Fork shifts and she is being pulled in now. A shy smile and she points at herself.
“What does it do with all of those feet?”
With a smile and a crinkle of her nose she says, “It dances.”
On like this we will go. Shouting to the heavens to scare the clouds. The magic in the room grows deafening. The very sky trembles at our voices, for it is then they all remember we are a family of storm screamers.
Before dinner they had all forgotten. But I hadn’t. It is the only reality I know. It is what I have been built for. With rod of creativity and staff of myth I comfort them all, for they know reality is up for grabs. They know I am not strictly of this world. I do not live where they do. I live in the sky, I smell the blood of an Englishman, and I have a golden goose.
When I come down from dinner I have a few minutes to root myself before I am ushered into reality by the hand of another shift.
Writer’s groups on Tuesdays and Thursdays, beta reader Monday and Wednesday, and a band of merry men on Friday. A group of bandits we are and adventures we have talking art, work and hope.

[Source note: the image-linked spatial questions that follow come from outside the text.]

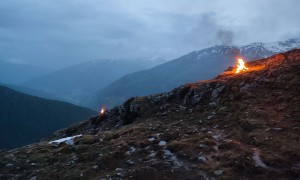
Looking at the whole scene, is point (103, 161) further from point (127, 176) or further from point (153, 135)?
point (153, 135)

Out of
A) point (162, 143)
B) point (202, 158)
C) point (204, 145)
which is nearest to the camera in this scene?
point (202, 158)

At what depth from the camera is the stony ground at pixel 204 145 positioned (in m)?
21.2

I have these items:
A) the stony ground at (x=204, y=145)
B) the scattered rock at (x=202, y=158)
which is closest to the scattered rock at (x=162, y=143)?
the stony ground at (x=204, y=145)

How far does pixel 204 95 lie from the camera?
40.7 m

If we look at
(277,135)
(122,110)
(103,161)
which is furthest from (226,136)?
(122,110)

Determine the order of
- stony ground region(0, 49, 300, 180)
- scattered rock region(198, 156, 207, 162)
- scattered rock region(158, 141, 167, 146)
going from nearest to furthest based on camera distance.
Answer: stony ground region(0, 49, 300, 180), scattered rock region(198, 156, 207, 162), scattered rock region(158, 141, 167, 146)

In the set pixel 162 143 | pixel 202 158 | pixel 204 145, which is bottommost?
pixel 202 158

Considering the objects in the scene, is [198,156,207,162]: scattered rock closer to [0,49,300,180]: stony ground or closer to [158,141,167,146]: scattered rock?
[0,49,300,180]: stony ground

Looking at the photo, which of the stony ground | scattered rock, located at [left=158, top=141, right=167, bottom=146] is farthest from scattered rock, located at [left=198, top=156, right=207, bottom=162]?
scattered rock, located at [left=158, top=141, right=167, bottom=146]

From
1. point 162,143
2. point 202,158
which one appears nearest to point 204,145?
point 202,158

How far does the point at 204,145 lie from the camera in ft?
82.6

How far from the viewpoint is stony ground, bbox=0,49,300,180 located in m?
21.2

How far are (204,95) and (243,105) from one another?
710 cm

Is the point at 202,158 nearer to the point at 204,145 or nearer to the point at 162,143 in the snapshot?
the point at 204,145
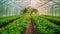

When this is done, my day is cracking. She is going to bed. She is taking sanity with her as she leaves. And I have two hours to hold her before she drops me into the center of a maelstrom of magic and worlds.
For when she goes to bed I am set free. I come unharnessed from the concerns of the day and I know that now, more than any other time of the day, I am being summoned forward and allowed to run.
“Find it,” she whispers to me before I turn out her light and come down to my forge.
“What if I can’t find it tonight? What if I reach for my staff and it is not there? What if my rod cannot serve me?”
Sometimes I will whimper that I am scared, that I am losing track of the details, that the world will not read my work, that the respect will never come. They will never see the lines I weave. They will see straight through me and they will find me wanting.
She will coddle me, she will calm me, and with the practiced ease of a dancer’s twirl or the practiced ease of a poet’s phrase, she will whisper just enough. She will blow just a bit of hope into my mind before sending me forward to build.
I will work, I will weep. Just as often I will scream and, like a lunatic, rant until I have shouted in tongues and captured the will of God.
She will decrypt the work in the morning, reading what I wrote the night before, because that is a part of it, too. She calls out what I wrote, and like any goddess, her speaking it makes it true.
But that is for the morning. For tonight, a sleepless night and haze of whimsy, and I get out of bed as soon as I can stand. I have more to build. I have more clouds to chase away.